Mainly regarding weight.
You never used to worry about weight, but now the 5–10 pounds not only appear after the holidays but don’t want to come off.
Or.
You remember what it takes to lose weight—having coffee instead of breakfast a few days each week and being back to your norm after two weeks—but not anymore.
You used to do X, and now you have to do 3X, and it seems even that isn’t working so well these days.
And it’s not just about weight.
Blood pressure. Cholesterol. Moods.
The price of eggs.
The obvious answer is to run to keep up
Something has to change, if you want to regain your original state.
If cutting breakfast three days a week doesn’t work, try five days. If walking 30 minutes a day doesn’t work, try running. And so on.
Your physiology has changed, so your actions have to adjust.
(And by the way, if you change and match speed with your physiology, you won’t catch up; you’ll just keep pace. When you eat like a bird, work out like a maniac, and don’t lose an ounce, you’ve successfully adjusted to your physiology—otherwise you’d be gaining weight. To lose weight, you need to really outrun your physiology for a bit, then drop to the higher pace once you’ve caught up.)
The first take-home lesson: like being stunned when seeing friends from high school whom you haven’t seen in years, the only thing that stays frozen in time is your memory. Real biology is constantly changing—what worked at 20 won’t work at 40.
Needing to adjust your health habits to keep up is the norm, not the exception.
Take home lesson #2: you can only run so fast
I had a rude awakening about 10 years ago in the office: my systolic blood pressure (the top number) was over 200.

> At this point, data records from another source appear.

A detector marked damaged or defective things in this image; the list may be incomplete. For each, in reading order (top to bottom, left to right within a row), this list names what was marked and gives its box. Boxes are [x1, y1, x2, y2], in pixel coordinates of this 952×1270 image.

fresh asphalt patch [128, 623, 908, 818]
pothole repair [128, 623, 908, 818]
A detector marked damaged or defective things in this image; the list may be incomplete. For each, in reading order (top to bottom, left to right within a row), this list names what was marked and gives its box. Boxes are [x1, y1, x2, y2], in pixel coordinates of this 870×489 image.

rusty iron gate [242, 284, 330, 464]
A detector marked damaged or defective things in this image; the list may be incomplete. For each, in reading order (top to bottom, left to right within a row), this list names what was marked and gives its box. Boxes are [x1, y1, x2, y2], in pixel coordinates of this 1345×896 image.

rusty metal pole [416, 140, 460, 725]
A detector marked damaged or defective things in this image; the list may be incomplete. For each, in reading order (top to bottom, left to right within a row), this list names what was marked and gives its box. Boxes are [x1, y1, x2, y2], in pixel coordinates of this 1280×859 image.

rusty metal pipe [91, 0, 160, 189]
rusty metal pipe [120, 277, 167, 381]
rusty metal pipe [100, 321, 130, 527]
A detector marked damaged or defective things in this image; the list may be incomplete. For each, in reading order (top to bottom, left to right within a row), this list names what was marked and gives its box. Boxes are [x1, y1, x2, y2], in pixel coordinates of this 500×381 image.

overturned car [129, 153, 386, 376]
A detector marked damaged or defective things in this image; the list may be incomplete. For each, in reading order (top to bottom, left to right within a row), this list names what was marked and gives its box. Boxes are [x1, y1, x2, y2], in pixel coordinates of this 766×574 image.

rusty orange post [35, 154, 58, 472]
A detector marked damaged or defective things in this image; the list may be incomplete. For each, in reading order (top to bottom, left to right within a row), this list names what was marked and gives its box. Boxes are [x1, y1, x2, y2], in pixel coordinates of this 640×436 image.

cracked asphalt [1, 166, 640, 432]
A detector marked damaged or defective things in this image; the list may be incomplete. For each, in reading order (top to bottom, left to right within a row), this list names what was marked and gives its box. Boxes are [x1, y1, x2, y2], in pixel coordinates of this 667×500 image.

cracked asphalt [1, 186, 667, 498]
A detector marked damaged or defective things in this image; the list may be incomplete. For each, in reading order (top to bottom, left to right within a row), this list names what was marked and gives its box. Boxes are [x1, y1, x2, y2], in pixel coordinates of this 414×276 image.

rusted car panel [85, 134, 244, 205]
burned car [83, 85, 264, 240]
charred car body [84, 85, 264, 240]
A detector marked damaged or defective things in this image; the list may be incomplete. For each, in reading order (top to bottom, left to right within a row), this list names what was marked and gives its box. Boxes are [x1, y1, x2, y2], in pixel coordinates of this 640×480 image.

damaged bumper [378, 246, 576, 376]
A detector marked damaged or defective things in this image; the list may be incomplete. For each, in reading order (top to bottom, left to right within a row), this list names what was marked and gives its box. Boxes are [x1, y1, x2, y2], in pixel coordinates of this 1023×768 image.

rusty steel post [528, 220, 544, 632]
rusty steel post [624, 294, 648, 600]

After cutting out the soy sauce braised beef, it came down to 160.
An hour on the treadmill twice a day, and it came down to 120—but pounding the ground 2 hours a day was of questionable sustainability. Eventually, I split the difference, exercised about an hour daily, and took a modest dose of BP medication.
You pays your money and you take your choice.
But everyone has their limit, whether physical or mental.
If your physiology demands more than you can lifestyle adjust, then you either make up the difference another way (like medication), or you live with your biology being no bueno.
Take home lesson #3: no bueno is also an option
I didn’t say it was a good one.
But it’s one that a surprising number of people choose to take, the operative word being choose.
I knew a great professor in college: humorous, knowledgeable, and with the gift of making complex topics understandable. I asked if he ever considered attending medical school, and he said, Nah, I’m just not enough of a people person. Which was categorically ridiculous—but apparently, not in his own mind.
I know a great self-defense instructor, who has been fighting a particular kind of slow-growing cancer. He eventually decided against surgery, chemo, and radiation, despite the very good odds that they would cure him, because he had done his research and was convinced that the changes would make his life no longer recognizable and worth living, though he would, in fact, be alive.
Some will choose the mental model they can live with over the biology that demands otherwise.
Health and fitness come down to choices
Getting a little meta, as I will periodically.
But health and fitness aren’t actually about steps walked, protein grams eaten, days journaled, hours slept, or even family members hugged.
Health and fitness come down to values and choices.
The thought of a certain negative is unacceptable to you—weight gain, heart attack—so you choose to take action to fix or avoid it—working out or dieting.
The thought of a certain benefit is highly valuable to you—being strong or able to defend yourself—so you choose to act to make it happen—lifting weights or taking self-defense classes.
And certain actions or choices are less valuable to you than keeping things as they are, so in those cases you choose to change nothing.
This is why many health coaches talk about clarifying a client’s Why? before delving into the details of What to change.
What to change is pretty straightforward: eat cleanly, lift heavy things, mellow out, see your doc periodically, and so on.
It’s the details of the Why? that explain the mysterious lack of progress thus far.
Action item
Think about your health, fitness, and life goals. Is there anything valuable enough to change your life to achieve or avoid? To turn the steering wheel hard to the right or left?
And if not, is it because the goals aren’t worthy, or because your mental model means more?